Jora passou a treinar com Kilian. O mestiço admirava em segredo as habilidades e aptidões físicas do amigo. Ele era rápido, preciso e forte. Ele nunca ia cansar de dizer isso. Em um combate corpo a corpo, apanhava. Em quesito de força, apanhava. No tiro ao alvo, apanhava. O único momento que não apanhava do sauríano era em uma boa corrida. Apesar de rápido, Kilian ainda tinha essa vantagem sobre o outro. E esse momento sempre o divertia.

Apesar de todas as aptidões físicas, Kilian era incontáveis vezes melhor que Jora quando o que estava em questão eram equipamentos eletrônicos. Uma aptidão que herdara de seus pais cientistas. Tudo que caia em suas mãos, Kilian tinha uma forte vontade de melhorá-la. Se não conhecia o objeto, desmontar, analisar, montar de novo e melhorá-lo.

Kilian era apaixonado por desmontar coisas e montá-las de novo. Jora perdera a conta de quantas vezes vira o amigo destruir a própria arma, montá-la novamente e desmontá-la mais uma vez.

E isso somente nos momentos de tédio, entre uma vigia e outra.

A verdade era que Kilian sentia necessidade de estar sempre em movimento. Muito tempo parado significava reflexão e, no meio de uma guerra, o mestiço não tinha condições para pensar. A única coisa que ele queria refletir era o momento em que voltaria a ver seus pais.

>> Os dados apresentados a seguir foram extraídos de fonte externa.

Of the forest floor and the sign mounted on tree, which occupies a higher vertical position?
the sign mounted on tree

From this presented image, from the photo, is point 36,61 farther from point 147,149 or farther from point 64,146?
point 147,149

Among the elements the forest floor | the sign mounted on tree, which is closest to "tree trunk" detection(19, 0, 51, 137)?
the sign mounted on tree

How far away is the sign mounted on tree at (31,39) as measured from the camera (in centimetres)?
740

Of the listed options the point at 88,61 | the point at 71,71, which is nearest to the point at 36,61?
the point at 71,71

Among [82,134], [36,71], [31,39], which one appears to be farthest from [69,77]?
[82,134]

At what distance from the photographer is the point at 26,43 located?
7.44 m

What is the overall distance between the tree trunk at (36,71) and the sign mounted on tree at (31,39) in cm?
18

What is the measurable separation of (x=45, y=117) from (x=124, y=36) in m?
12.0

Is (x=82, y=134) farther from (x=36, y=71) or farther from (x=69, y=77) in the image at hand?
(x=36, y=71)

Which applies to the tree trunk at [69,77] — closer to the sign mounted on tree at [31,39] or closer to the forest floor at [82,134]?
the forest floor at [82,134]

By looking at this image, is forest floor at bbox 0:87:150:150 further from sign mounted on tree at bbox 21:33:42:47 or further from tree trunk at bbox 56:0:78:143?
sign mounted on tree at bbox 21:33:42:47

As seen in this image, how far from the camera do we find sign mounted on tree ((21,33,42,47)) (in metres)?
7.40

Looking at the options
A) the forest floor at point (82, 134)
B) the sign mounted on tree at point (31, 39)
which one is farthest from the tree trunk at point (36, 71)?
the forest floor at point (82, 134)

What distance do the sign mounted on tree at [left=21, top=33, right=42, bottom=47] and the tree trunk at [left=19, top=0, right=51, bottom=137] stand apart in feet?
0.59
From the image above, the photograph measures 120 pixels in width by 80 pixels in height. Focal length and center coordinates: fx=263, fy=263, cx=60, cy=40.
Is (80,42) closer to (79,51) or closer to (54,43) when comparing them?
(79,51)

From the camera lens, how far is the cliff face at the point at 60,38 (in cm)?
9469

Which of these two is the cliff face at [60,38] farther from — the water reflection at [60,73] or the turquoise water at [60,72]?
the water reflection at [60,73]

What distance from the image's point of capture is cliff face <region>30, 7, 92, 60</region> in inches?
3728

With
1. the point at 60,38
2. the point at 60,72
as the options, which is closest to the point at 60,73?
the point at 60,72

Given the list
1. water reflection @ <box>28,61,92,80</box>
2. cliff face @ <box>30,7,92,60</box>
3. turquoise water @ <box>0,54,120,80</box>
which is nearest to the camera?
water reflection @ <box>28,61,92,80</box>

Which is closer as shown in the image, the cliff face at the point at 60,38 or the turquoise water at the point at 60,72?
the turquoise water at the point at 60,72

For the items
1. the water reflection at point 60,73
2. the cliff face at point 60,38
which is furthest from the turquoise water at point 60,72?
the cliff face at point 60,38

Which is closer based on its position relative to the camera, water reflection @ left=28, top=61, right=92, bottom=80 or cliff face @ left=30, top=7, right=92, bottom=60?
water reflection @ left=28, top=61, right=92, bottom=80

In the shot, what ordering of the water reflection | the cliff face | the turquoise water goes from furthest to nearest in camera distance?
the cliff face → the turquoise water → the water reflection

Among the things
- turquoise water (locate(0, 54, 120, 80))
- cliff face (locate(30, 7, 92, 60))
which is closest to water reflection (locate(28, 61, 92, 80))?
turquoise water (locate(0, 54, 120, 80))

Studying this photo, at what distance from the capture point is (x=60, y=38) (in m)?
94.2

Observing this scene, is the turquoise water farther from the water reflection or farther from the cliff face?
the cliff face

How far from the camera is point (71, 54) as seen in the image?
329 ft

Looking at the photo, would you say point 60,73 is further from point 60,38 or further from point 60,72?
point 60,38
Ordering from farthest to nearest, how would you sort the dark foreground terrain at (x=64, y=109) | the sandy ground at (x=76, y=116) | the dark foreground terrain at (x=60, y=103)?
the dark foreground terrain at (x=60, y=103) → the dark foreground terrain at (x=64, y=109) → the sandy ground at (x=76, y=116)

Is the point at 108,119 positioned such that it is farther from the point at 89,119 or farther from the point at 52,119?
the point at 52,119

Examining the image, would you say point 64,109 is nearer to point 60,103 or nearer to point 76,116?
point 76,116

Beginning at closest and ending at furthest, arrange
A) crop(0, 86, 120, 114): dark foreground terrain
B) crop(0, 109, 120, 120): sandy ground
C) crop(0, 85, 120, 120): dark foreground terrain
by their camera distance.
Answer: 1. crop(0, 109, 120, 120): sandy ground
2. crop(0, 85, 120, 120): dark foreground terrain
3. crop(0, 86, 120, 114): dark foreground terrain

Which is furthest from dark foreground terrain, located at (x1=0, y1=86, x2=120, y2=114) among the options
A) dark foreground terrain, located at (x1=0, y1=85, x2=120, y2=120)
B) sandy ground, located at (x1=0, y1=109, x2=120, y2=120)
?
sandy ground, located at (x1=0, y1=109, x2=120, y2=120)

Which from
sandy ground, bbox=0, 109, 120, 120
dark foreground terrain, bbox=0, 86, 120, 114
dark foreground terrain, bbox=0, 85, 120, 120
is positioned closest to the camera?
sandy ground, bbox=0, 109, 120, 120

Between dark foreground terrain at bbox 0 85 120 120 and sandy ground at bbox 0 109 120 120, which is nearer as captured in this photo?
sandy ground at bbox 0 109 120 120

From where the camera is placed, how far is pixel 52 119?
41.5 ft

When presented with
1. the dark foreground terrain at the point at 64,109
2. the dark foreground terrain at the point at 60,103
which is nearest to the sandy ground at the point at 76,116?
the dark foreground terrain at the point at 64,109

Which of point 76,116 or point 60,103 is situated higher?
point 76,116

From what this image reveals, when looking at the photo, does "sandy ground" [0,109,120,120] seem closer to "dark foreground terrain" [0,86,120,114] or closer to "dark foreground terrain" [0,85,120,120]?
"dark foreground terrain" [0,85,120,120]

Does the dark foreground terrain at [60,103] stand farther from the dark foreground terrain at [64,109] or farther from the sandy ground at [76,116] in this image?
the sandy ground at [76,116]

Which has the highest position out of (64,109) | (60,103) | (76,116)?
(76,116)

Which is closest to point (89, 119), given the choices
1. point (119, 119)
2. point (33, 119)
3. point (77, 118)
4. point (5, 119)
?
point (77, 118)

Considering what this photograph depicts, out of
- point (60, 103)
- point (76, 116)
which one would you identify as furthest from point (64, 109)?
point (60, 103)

O que, mais tarde, ele descobriu que ainda demoraria meses para acontecer.

Kilian redescobriu a amizade pura de Jora no momento em que estourou com Ana. Aquele dia fatídico, em que ele reafirmou seu ódio pela garota, Jora apoiou-o completamente. O sauríano nunca contestou-o ou criticou-o, apesar de ele ver em seu rosto o quão errado estava.

Em sua raiva pura, Jora somente ficou ao seu lado, escutando-o. Foi nesse momento em que, pela primeira vez, revelara seu medos e suspeitas para o amigo. Duas vezes em um mesmo dia.

E mais.

Para Jora, ele confessou que matara o Primeiro Explorador Marciano. Ele chegou a temer a expressão que seu amigo fizera, substituindo a raiva que estava sentindo por Ana pelo medo de o amigo passar a temê-lo.

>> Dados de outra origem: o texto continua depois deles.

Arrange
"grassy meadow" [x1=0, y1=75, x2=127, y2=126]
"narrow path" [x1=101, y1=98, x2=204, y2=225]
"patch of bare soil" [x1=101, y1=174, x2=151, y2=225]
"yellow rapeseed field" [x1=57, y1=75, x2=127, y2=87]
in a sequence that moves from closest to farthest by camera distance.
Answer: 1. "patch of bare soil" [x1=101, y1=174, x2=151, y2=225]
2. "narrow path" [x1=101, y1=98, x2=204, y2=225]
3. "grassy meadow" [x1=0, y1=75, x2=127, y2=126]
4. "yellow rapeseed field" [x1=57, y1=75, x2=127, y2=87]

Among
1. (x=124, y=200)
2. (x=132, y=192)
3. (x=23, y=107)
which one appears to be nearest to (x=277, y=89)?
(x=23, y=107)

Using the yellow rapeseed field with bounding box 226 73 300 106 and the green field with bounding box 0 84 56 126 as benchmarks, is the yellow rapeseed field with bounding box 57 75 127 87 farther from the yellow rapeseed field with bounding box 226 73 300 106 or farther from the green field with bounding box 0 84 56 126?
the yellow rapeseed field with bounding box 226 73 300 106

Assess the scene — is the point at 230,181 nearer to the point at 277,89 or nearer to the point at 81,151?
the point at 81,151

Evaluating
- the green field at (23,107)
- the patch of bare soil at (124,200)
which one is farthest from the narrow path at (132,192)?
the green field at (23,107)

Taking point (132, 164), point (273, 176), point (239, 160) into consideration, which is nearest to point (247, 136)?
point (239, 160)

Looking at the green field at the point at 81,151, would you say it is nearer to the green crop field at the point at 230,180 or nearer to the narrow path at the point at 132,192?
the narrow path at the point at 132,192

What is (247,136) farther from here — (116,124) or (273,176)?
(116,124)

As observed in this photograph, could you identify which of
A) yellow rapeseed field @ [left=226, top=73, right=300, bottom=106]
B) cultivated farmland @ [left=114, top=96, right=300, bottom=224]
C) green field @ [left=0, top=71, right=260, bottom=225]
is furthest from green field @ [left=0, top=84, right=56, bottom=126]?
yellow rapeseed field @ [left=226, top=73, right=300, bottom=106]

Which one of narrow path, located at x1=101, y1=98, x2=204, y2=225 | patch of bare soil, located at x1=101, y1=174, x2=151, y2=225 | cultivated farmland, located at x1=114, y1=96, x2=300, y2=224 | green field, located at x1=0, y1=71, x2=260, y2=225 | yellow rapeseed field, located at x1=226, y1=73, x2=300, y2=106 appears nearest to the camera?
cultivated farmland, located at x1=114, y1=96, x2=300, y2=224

Mas, no final, não foi isso que acontecera.

— Como você se sentiu? — A pergunta viera depois de muitos minutos silenciosos. Kilian refletiu sobre ela, coisa que fazia diretamente. E ainda não tinha a plena resposta.

— Indiferente, eu acho. Quase beirando ao vazio. — Ele encarou o amigo, que tinha os olhos vermelhos voltados para ele. Kilian estava tenso, atípico em seu cenho sempre concentrado.

— Isso é bom, eu acho. Significa que você não é completamente como eles. Você não gosta de matar, mas também não sente remorso.

— É diferente. — Kilian nem mesmo deixou o amigo completar seu raciocínio. Existia uma forte vontade de se retificar. — Eu matei somente ele. Uma única pessoa. Um humano sem escrúpulos. Alguém que participou da morte do meu irmão. Eu... — Ele fez uma pausa, a raiva rebrotando dentro dele. — Eu estou errado por querer justiça?

Kilian viu seu amigo levantar-se, esticando o corpo dolorido por tanto tempo sentado. Os olhos vermelhos novamente se prenderam nos castanhos, e o mestiço ficou ansioso pela resposta. Ele precisava daquela resposta.

Precisava que alguém lhe mostrasse onde estava errando.

— Uma vez o monge me disse que a linha entre a justiça e a vingança era extremamente sútil, e você nunca saberia em que lado estaria. Em qual lado você está, Kili?

...

Kilian voltou seu olhar para Emir, que ainda o analisava concentradamente.

— Eu não estava errado em querer justiça, Emir. Jora me mostrou, aquele dia, que eu estava errado em querer Vingança.